Welche Stationen nennt der Textauszug unten in der Abfolge, durch die die Sünde Davids auf das Sakrament der Beichte verweist? Zähle sie in der dort genannten Reihenfolge auf.
┌─ TEXTAUSZUG
Die Sünde Davids wurde in der Devotionalliteratur der Gegenreformation populär. Es verweist durch die Abfolge von Sünde, Bereuen, Buße und Vergebung auf das Sakrament der Beichte, das nach dem Bildersturm in den nördlichen Niederlanden abgeschafft worden war, in der katholischen Propaganda aber weiterhin eine bedeutende Rolle spielte. (Anm. 6) Als ein Exemplum für Buße und Vergebung legten katholische Exegeten wie Johannes David die alttestamentarische Geschichte im zweiten Buch Samuel so aus, dass David die Pest als Strafe aus Demut wählte, weil die Seuche ihn genauso hätte treffen können wie sein Volk, während er sich Krieg und Hunger hätte entziehen können. (Anm. 7)
└─
┌─ BEREITGESTELLTE ANGABEN
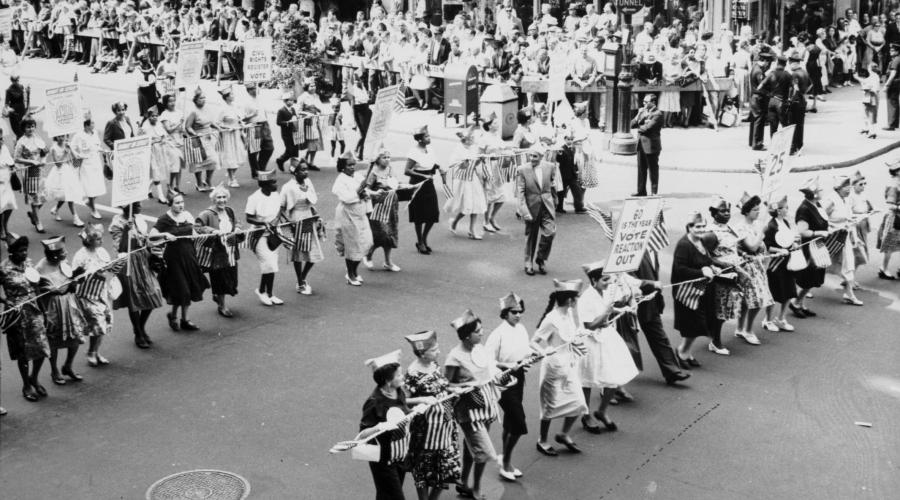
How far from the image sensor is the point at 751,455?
33.9ft

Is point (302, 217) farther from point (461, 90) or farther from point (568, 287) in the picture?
point (461, 90)

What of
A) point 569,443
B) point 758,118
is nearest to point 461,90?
point 758,118

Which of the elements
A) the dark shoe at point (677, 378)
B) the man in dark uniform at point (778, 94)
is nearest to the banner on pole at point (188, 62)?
the man in dark uniform at point (778, 94)

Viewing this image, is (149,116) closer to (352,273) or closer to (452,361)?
(352,273)

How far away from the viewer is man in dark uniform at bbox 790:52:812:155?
2255cm

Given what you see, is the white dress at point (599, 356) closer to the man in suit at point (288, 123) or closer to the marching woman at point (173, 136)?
the marching woman at point (173, 136)

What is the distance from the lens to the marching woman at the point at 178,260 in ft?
43.8

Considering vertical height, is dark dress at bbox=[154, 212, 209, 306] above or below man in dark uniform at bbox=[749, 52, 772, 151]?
below

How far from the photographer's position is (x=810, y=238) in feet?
45.7

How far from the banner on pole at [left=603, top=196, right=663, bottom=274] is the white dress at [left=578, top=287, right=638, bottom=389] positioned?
40 cm

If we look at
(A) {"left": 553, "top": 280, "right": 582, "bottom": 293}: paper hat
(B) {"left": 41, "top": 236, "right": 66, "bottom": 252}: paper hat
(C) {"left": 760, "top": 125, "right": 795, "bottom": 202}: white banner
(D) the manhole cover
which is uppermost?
(C) {"left": 760, "top": 125, "right": 795, "bottom": 202}: white banner

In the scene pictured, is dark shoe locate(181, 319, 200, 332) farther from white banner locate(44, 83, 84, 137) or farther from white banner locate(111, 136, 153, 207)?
white banner locate(44, 83, 84, 137)

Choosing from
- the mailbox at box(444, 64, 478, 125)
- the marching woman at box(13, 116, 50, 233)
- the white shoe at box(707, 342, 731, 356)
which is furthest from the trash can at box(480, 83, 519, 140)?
the white shoe at box(707, 342, 731, 356)

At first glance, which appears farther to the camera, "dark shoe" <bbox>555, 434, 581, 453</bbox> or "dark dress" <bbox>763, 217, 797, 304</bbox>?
"dark dress" <bbox>763, 217, 797, 304</bbox>
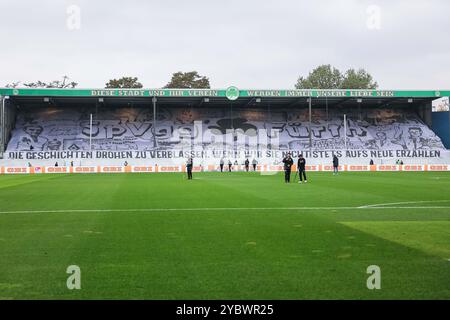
└─
SCHRIFTLICHE ANTWORT: Sünde, Bereuen, Buße, Vergebung